▸ **PASSAGE PROVIDED**
- Opening Delimiter -
I've never seen a blue Mustang conv so Bill Hall is spot on that one. Might be worth a hundred or a few hundred?


----------



## ParkRNDL (Mar 20, 2002)

I do not use the "PAYING TOP DOLLAR!!!" approach in my Craigslist want ad. My ad says that I am a collector and I play with the cars in my basement with my kids, which is the truth. Seems to be working. 

That particular Mustang is listed as a "Not Shown" in Bob Beers' book with a rarity of 1.

--rick


----------



## bobwoodly (Aug 25, 2008)

Park - you also probably don't substitute $'s for S's either!


----------



## Bill Hall (Jan 6, 2007)

*Handle with care*

As for the blue Pony car, I've seen a few go by...Always at ridiculous money. 
If memory serves, the high was around $460 for a cherry. A severely butchered and laughably reworked turd went around $150+. :freak:

Rick: Slimmy notes.

Lap and re-lap that slimmy forwards and back wards so it coasts like it was on ice. The extra effort is important. Install a pair of Thunderslim motor brushes and always "pre-roll" the drive train before applying power to them when dead cold. Comm detonation is the number one killer of Slimlines. I like lighter pick up shoes too...like a BSRT stepped shoe...for example. Set the contact patch with plenty of toe up so they "ski" properly and minimize drag.

After all that is said and done your ready for a magnet upgrade. Zapped stockers or even any ole' rectangular neo thats wide enough to create a decent field will really wake a slimmy up.

http://www.hobbytalk.com/bbs1/showpost.php?p=2723122&postcount=669


----------
- Closing Delimiter -
▸ **SOURCE MATERIAL**
- Opening Delimiter -
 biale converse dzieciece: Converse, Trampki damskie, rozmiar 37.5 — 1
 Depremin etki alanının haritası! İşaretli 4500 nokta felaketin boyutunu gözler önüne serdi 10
- Closing Delimiter -
- Opening Delimiter -
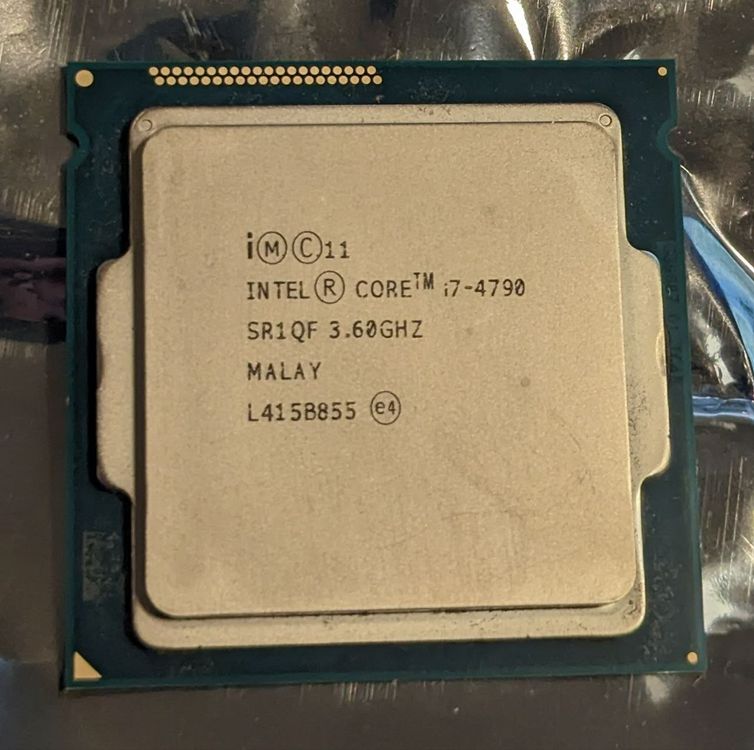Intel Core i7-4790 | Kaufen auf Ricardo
- Closing Delimiter -
▸ **WORK ORDER A**
Reproduce the stretch of the forum thread from "As for the blue" through "Rick: Slimmy notes.".
▸ **WORK ORDER B**
Using the forum thread, decide whether each statement agrees with it. Answer yes or no and quote the words that decide it.
(i) ParkRNDL's Craigslist want ad uses the "PAYING TOP DOLLAR!!!" approach.
(ii) Bill Hall recalls the high for a cherry blue Mustang being around $460.
(iii) Bill Hall calls comm detonation the number one killer of Slimlines.
▸ **WORK ORDER C**
List every username that heads a post in the forum thread, along with the date shown beside it.

▸ **RESPONSE A**
As for the blue Pony car, I've seen a few go by...Always at ridiculous money. 
If memory serves, the high was around $460 for a cherry. A severely butchered and laughably reworked turd went around $150+. :freak:

Rick: Slimmy notes.

▸ **RESPONSE B**
(i) No: "I do not use the "PAYING TOP DOLLAR!!!" approach in my Craigslist want ad."
(ii) Yes: "If memory serves, the high was around $460 for a cherry."
(iii) Yes: "Comm detonation is the number one killer of Slimlines."

▸ **RESPONSE C**
- ParkRNDL (Mar 20, 2002)
- bobwoodly (Aug 25, 2008)
- Bill Hall (Jan 6, 2007)